■ Directions for this task:
Put this sentence from the strata insurance text into Spanish: "Often owners elect to keep the sum insured down to control premiums."

■ Document text:
A recent article on building costs in Domain1 noted that:

“…massive price rises for building materials appear to be in the rearview mirror for now as new data shows costs in the past year have slowed to single-digit growth for all products.”

Tackling underinsurance

In the past few years, sums insured have not kept pace with the CPI or construction cost inflation. Underinsurance is also a knock-on effect during a period of premium increases. Often owners elect to keep the sum insured down to control premiums. Many insurers have noted a decline in sum insured changes and fewer valuations being submitted to support a sum insured increase.

Strata legislation clearly places the onus on the owners corporation / body corporate to insure the property for the full reinstatement or replacement value. If a strata property has not been valued in the last three years, it is likely to be underinsured. The liability for any shortfall in insurance cover in the event of a total loss rests with the individual owners. It is worth reminding owners of this responsibility and to engage a qualified professional to value the property and adjust the sum insured.

Dealing with extreme weather

The ICA annual Insurance Catastrophe Resilience Report2 shows that the impact of extreme weather on the Australian economy has tripled over the past three decades. It also highlighted the need for a greater focus on risk mitigation, preparedness and building resilience to manage the impact.

The Cyclone Reinsurance Pool and addressing affordability

In 2022, the Cyclone Reinsurance Pool (CRP) was implemented to reduce insurance premiums in high cyclone risk areas. The CRP is managed by the Australian Reinsurance Pool Corporation (ARPC) and is mandatory for Australian insurers. Since its launch, it has had a positive impact for strata properties in high cyclone risk locations.

In September 2024, the ACCC released its third insurance monitoring report. It acknowledged that the cyclone pool has resulted in some cost savings for insurers and consumers. The report highlighted that 16% of strata policies in medium to high cyclone risk areas experienced a reduction in the rate of premium increase and received a premium decrease upon renewal after their insurer had joined the cyclone pool.

The CRP’s upcoming 2025 review presents an opportunity for further refinements to its structure, potentially extending coverage periods or adjusting premium formulae to address current challenges in premium savings and coverage adequacy. This includes introducing discounts for buildings that have undertaken certain cyclone mitigation activities from 2025.

■ Record extracts:
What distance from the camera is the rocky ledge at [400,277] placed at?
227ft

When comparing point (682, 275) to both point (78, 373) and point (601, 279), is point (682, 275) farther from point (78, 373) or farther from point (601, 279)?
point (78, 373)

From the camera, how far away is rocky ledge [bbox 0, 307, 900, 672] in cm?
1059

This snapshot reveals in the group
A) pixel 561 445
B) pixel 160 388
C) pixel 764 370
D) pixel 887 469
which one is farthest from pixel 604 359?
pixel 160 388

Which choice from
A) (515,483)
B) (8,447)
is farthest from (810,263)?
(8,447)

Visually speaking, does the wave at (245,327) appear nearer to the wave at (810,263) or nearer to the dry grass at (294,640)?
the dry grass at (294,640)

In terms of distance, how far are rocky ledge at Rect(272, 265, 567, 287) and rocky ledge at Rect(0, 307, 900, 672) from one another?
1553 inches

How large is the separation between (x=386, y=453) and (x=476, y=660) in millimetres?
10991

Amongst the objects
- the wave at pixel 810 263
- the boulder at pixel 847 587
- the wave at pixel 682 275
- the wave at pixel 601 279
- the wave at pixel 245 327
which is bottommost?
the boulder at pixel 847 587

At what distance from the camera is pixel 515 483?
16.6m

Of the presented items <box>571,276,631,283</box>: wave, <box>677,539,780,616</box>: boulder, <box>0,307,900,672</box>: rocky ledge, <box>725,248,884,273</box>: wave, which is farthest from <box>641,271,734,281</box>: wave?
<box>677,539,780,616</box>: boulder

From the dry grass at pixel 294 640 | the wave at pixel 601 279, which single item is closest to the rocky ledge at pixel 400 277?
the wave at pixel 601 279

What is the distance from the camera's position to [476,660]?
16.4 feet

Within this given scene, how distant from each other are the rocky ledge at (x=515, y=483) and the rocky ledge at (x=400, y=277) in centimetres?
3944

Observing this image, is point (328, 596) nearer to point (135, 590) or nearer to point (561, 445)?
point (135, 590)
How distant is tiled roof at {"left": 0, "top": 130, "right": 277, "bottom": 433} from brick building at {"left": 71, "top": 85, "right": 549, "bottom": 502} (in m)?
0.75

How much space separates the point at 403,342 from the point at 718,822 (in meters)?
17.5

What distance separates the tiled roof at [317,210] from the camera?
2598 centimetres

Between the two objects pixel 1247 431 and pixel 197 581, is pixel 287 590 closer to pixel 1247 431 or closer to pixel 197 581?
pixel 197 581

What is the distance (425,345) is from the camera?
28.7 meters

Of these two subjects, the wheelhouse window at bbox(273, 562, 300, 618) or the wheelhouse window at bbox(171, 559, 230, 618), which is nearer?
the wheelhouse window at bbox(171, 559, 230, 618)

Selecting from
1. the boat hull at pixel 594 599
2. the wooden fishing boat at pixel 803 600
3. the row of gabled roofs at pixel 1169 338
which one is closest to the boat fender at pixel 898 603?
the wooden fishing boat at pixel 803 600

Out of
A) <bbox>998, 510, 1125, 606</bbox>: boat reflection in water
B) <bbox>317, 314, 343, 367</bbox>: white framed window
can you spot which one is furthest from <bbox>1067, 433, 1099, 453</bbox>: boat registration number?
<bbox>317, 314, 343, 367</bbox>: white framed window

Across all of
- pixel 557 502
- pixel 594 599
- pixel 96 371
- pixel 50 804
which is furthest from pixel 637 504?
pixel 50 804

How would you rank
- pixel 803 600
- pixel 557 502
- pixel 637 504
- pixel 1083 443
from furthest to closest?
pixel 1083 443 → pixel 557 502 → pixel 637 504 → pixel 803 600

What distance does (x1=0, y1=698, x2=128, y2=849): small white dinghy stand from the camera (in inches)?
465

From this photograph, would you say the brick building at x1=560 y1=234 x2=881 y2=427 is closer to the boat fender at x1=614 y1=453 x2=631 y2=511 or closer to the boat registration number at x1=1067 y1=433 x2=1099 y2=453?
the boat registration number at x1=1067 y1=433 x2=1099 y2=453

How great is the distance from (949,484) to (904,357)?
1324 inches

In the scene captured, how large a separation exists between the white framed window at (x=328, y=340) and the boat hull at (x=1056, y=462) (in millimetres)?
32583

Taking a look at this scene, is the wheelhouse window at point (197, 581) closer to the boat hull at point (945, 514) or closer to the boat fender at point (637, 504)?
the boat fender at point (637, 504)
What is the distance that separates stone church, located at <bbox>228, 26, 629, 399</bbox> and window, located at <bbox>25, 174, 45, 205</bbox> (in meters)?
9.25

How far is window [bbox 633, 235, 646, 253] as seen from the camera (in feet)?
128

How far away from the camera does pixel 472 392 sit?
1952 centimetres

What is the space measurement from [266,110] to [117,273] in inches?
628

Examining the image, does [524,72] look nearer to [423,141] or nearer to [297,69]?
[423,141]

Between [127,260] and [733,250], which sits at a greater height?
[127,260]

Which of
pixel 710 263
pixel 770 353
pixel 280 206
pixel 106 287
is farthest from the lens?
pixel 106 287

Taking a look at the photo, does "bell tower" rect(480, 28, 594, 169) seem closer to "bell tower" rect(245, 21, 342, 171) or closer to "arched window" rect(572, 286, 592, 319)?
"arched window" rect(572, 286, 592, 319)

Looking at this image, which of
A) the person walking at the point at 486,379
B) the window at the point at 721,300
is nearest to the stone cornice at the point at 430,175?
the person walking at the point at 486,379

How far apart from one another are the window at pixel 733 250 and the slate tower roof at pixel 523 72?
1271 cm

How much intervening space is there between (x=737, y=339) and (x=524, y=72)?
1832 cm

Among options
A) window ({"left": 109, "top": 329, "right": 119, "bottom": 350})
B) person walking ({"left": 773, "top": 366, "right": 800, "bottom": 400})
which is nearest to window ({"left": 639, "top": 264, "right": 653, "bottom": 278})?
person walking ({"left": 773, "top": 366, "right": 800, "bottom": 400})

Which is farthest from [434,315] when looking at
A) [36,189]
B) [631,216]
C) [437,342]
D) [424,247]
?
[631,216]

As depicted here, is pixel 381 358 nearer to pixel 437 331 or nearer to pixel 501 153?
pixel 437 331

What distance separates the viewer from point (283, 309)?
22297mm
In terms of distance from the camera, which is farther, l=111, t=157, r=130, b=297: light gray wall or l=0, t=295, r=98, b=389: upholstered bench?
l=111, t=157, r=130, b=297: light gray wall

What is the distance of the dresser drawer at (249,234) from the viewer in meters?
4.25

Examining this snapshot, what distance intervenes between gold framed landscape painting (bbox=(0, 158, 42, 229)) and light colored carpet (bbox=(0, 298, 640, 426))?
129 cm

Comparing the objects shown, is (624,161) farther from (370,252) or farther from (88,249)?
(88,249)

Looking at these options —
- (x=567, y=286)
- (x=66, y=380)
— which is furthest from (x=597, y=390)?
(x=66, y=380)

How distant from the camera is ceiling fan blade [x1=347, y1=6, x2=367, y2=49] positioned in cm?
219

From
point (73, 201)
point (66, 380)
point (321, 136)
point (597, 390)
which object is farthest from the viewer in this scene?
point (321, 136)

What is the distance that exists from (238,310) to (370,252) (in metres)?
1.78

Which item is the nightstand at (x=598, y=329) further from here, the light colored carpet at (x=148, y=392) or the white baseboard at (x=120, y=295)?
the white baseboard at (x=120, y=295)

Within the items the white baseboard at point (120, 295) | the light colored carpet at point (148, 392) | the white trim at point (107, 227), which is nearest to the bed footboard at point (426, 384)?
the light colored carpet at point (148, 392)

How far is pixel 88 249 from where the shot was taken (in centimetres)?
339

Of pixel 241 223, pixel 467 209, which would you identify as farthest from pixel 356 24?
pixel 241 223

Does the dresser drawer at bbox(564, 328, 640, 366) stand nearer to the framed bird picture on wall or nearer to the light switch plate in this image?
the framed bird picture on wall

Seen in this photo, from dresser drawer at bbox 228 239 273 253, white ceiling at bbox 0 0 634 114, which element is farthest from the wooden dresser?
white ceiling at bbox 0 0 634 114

■ Full answer:
A menudo, los propietarios optan por mantener baja la suma asegurada para controlar las primas.